Nice article. Solid premise, well stated. I also agree with many of the comments regarding organizational challenges to good information architecture. In my experience, not all stakeholders truly understand holistic information architecture, or worse they confuse it with technical design, layout, and simple taxonomy. Information objects in CMS solutions tend to move, grow, change, and evolve. If you take a traditional IT structural approach to setting up taxonomy in a CMS you are bound to fail. Managing information architecture simply has to be user-centric, and is more about understanding user experiences and interactions than it is about portals, channels, pages, and features. Ideally all stakeholders should have a basic understanding of IA, but whoever is responsible for your CMS must be committed to it.
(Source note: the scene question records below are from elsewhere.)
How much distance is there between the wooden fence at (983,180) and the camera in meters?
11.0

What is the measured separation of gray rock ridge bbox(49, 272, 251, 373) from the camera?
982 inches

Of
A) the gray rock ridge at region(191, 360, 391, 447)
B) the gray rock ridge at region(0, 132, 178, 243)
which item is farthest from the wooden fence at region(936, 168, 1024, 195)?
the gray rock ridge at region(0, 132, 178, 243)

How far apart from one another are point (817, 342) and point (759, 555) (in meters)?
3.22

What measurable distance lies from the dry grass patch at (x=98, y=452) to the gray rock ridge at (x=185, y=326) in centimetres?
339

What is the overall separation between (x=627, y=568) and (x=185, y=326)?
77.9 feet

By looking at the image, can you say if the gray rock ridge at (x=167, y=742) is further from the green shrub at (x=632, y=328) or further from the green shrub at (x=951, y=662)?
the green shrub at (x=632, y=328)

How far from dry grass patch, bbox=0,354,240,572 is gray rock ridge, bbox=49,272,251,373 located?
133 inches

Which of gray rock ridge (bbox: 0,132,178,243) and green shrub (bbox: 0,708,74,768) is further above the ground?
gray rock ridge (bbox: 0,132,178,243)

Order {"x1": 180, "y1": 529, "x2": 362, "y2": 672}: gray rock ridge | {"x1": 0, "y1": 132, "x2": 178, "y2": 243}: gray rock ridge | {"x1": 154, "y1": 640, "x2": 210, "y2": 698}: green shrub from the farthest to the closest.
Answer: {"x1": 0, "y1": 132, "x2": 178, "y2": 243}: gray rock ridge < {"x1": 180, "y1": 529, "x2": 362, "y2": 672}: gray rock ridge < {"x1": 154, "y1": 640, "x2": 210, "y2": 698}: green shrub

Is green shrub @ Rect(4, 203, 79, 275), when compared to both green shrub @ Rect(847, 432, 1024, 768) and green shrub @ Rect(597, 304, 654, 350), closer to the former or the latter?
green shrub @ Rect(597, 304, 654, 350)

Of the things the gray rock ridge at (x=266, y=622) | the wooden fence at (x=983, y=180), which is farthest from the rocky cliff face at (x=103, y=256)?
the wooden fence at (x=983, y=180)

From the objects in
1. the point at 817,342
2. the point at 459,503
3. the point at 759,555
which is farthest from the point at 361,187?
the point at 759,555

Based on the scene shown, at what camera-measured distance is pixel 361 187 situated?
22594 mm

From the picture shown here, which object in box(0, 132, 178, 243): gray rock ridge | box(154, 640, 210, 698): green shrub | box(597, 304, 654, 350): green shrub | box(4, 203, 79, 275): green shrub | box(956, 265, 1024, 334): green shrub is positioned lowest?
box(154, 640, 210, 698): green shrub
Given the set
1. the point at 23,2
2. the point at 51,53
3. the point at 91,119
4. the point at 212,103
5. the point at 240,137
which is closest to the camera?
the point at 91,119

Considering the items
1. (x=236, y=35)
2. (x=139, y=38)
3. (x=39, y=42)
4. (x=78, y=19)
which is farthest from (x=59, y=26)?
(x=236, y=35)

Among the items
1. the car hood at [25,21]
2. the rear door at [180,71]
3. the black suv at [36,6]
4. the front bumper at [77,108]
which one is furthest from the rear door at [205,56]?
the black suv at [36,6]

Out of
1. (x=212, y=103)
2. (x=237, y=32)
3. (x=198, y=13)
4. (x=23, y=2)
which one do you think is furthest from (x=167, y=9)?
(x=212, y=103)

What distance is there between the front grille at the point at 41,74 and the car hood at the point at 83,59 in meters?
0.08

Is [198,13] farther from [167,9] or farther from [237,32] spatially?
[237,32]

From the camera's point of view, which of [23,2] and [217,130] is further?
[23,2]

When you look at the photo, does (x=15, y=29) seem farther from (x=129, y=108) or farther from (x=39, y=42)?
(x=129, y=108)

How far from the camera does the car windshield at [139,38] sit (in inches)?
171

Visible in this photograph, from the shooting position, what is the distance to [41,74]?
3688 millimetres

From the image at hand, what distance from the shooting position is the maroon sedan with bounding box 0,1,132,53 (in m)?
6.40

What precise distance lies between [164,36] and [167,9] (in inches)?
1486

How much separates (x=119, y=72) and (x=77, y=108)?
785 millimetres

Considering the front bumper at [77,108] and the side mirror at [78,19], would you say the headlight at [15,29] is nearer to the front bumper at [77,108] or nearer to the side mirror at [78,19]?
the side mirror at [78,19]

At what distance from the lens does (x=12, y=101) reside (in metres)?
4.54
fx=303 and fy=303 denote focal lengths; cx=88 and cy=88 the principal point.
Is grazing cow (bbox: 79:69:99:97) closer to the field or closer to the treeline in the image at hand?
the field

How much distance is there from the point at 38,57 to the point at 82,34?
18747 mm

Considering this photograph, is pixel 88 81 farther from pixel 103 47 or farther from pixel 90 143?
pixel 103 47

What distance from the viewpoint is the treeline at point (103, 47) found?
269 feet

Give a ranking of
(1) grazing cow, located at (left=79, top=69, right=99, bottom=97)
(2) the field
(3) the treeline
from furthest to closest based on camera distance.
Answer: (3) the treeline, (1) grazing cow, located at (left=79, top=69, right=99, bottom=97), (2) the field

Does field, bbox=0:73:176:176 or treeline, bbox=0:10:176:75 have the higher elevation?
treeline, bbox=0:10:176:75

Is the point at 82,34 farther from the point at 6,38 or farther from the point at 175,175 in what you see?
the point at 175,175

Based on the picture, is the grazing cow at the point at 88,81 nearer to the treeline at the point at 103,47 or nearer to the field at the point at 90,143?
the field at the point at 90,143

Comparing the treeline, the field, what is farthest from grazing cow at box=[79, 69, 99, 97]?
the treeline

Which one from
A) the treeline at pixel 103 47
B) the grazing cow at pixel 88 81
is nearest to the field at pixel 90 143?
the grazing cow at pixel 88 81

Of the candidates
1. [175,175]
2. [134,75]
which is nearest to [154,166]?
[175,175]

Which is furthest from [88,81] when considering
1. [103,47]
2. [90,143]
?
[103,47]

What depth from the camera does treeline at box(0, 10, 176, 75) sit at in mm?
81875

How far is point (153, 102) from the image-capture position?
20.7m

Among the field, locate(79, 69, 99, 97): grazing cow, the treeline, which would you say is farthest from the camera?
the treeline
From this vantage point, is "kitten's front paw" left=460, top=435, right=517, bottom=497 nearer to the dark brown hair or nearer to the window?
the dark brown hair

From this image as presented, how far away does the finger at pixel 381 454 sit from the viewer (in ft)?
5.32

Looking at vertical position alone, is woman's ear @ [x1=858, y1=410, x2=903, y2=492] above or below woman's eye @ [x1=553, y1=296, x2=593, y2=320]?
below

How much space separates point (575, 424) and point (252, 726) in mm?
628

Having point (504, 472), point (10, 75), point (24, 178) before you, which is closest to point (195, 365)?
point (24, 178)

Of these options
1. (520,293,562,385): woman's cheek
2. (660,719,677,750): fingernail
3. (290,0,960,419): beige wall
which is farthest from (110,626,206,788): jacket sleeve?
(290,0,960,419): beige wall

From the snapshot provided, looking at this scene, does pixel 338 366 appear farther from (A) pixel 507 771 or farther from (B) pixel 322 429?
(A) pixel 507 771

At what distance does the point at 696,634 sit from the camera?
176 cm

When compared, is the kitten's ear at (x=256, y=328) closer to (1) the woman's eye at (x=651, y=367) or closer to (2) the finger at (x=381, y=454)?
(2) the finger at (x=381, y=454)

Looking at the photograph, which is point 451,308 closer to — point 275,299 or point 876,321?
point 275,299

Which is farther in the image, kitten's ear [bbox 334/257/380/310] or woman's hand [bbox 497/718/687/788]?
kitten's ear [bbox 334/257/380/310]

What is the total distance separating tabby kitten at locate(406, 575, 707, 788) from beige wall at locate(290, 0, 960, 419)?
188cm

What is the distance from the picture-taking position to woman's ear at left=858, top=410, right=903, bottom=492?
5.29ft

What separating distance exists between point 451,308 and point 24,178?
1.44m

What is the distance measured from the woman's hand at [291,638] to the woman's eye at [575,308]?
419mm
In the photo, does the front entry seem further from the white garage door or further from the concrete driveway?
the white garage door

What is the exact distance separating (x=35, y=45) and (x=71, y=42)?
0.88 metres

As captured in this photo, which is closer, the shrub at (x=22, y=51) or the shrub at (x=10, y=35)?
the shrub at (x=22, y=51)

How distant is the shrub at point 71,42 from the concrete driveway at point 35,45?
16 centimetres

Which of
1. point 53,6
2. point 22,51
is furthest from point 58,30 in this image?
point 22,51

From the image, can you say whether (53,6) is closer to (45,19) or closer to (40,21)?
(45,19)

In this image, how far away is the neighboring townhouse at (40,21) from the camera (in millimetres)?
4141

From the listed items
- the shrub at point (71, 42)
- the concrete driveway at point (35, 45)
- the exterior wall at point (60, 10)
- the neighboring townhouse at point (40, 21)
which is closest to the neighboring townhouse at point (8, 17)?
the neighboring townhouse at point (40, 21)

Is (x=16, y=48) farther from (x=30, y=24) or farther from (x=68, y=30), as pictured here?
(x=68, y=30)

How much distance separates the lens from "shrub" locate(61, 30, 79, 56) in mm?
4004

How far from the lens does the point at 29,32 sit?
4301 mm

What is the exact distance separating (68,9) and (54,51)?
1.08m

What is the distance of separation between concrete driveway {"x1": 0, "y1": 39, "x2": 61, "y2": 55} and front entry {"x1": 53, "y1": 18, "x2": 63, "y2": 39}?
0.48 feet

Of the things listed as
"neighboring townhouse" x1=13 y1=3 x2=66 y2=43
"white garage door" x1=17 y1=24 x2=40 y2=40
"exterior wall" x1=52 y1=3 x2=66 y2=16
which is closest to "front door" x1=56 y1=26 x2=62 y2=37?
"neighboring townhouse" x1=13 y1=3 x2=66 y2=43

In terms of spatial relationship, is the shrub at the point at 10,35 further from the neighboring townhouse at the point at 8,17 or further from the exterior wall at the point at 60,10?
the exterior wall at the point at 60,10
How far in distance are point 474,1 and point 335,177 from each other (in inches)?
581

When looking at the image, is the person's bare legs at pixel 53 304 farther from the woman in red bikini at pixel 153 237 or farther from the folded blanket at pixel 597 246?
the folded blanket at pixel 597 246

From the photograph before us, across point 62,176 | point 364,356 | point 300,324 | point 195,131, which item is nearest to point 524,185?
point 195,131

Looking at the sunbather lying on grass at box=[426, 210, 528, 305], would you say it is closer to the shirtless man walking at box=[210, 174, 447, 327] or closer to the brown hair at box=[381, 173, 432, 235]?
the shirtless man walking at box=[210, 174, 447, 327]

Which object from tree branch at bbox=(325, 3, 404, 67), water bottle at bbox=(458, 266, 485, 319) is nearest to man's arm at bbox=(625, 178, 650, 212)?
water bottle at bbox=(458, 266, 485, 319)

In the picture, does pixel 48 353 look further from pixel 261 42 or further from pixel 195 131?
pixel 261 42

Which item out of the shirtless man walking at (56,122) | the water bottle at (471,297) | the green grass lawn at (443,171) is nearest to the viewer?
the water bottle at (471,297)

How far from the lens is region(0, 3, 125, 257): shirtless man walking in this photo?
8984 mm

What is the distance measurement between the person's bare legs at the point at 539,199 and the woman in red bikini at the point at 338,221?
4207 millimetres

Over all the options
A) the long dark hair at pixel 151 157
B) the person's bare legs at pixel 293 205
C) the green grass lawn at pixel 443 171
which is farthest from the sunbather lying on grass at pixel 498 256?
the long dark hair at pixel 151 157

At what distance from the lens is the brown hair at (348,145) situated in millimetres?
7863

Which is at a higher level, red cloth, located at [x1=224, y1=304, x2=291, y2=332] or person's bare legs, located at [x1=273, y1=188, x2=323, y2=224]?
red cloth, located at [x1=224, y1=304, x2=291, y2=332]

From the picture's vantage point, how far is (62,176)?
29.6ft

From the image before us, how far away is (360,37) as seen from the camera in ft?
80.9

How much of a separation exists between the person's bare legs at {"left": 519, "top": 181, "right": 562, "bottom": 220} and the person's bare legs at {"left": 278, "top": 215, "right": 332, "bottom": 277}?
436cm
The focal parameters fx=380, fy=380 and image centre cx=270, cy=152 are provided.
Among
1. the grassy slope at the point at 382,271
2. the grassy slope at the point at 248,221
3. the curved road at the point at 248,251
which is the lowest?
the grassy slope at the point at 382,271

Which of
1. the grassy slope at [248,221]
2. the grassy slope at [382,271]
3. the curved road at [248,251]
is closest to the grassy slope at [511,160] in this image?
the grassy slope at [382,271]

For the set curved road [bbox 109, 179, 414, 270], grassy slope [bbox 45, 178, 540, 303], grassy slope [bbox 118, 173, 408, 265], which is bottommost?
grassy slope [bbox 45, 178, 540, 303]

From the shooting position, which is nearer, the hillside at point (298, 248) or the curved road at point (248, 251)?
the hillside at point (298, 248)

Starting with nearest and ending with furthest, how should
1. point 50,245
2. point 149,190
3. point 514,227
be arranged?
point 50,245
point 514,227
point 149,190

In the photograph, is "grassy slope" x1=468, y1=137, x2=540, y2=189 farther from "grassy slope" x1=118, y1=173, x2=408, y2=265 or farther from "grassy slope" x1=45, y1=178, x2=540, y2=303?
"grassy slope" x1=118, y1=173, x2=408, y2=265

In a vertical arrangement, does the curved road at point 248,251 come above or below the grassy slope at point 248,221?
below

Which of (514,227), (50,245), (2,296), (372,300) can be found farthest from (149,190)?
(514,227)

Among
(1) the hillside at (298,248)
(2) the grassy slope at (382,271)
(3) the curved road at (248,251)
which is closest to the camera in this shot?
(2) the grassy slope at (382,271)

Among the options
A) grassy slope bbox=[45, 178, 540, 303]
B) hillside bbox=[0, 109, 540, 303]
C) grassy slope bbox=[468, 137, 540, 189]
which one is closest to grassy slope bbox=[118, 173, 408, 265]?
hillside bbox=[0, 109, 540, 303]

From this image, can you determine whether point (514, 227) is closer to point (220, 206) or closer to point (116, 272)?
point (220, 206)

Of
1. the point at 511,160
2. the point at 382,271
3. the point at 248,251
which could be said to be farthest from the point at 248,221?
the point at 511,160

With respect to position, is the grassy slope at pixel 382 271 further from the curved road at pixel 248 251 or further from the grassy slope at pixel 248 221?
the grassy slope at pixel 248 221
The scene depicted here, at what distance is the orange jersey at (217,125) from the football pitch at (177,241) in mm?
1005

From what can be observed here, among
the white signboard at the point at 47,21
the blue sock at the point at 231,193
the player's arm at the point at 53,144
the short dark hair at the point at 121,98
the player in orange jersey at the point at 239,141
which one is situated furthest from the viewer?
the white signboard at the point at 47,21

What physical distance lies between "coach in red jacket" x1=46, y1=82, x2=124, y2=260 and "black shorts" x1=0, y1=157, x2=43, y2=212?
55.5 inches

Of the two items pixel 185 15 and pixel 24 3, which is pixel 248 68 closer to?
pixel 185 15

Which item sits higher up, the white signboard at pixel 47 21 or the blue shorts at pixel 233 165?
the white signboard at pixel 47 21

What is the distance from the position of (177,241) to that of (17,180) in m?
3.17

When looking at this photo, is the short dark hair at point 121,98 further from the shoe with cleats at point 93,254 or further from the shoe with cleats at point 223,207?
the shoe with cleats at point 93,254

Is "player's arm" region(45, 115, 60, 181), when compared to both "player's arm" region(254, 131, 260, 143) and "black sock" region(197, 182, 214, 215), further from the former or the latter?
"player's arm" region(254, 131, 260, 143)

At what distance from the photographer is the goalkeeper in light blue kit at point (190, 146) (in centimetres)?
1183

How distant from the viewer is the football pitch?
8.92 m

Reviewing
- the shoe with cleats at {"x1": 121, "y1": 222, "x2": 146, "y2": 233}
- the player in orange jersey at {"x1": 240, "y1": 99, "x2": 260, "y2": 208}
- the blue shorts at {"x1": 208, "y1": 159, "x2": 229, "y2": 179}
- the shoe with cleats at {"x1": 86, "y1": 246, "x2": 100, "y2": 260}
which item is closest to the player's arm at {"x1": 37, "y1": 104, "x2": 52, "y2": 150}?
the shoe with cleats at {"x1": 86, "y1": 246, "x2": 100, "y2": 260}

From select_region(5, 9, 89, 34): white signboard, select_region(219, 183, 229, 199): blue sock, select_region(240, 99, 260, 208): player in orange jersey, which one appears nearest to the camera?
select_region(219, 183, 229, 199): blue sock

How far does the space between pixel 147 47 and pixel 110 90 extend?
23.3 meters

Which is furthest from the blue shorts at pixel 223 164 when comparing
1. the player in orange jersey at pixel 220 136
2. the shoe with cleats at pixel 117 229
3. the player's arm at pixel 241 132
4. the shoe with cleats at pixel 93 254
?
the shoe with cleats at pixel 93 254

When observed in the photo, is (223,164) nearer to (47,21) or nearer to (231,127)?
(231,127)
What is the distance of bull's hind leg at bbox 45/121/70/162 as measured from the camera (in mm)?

Thanks Eric. The dynamism and evolving nature of information objects is a reality that should be understood, but is often neglected, while planning a content strategy, which I believe is an intrinsic part of information architecture. IA’s should anticipate and plan for the future scalability of content. Only then will your Portals deliver business value. While it would be ideal if all stakeholders understand IA, you are absolutely right that people responsible for CMS should be committed to IA. In fact I say that IA’s should have more stake and be willing to take additional responsibility in content management than what we are currently doing.
Struggling through questions and suggested answers seems to be a growing part of life on the web. I found your article thought provoking. I came to it through a link here: http://www.namahn.com/resources/documents/note-CMap.pdf, which is an excellent paper on content management.
My criticism also comes from reading the namahn article. Mr Namahn points out that IT tends to speak IT and that content management is an IT term, so when one is writing about the subject of content management, one should not use the term. the addage reads that one should never use the term you are defining in the definition.
Thanks mike. You have given me an excellent lesson in CMS. Now am provoked to think and try to redefine the term.. and use the grandma test on it.